Behind the mask: OSHA proposes to loosen its respirator standard
A worker who is required to use a respirator must first be medically evaluated to determine whether that worker is able to wear it safely. The Respiratory Protection standard at 29 CFR 1910.134 applies to all types of respirators. However, a recent proposed rule would remove the medical evaluation requirement where workers are required to use just filtering facepiece respirators (FFRs), such as N95s and P100s, and/or loose-fitting powered air-purifying respirators (PAPRs).
Medical evaluations would still be required for tight-fitting and supplied-air respirators. Other elements of the Respiratory Protection standard, such as hazard assessments, fit testing, training, and maintenance, would also remain in effect.

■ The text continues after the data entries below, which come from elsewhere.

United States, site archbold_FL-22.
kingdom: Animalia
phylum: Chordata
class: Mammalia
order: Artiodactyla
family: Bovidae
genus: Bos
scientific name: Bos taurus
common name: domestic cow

What’s behind OSHA’s proposed changes?
OSHA developed the Respiratory Protection standard at 1910.134 in the 1990s. Back then, the use of medical evaluations was a well-accepted best practice to identify underlying conditions where respirator use of any kind could cause adverse health or functional effects. Based on studies and comments OSHA received when developing the standard, the agency concluded that the use of any respirator requires a prior medical evaluation to determine a worker’s physical fitness.
Fast forward 30 years, OSHA says it now believes that this approach is too broad in practice for several reasons:
- There are no large-scale epidemiological studies that assess how effective medical evaluations are for workers who wear FFRs or loose-fitting PAPRs.
- Despite large spikes in respirator usage during COVID–19, no evidence has surfaced illustrating the need for medical evaluations for FFR and loose-fitting PAPR use.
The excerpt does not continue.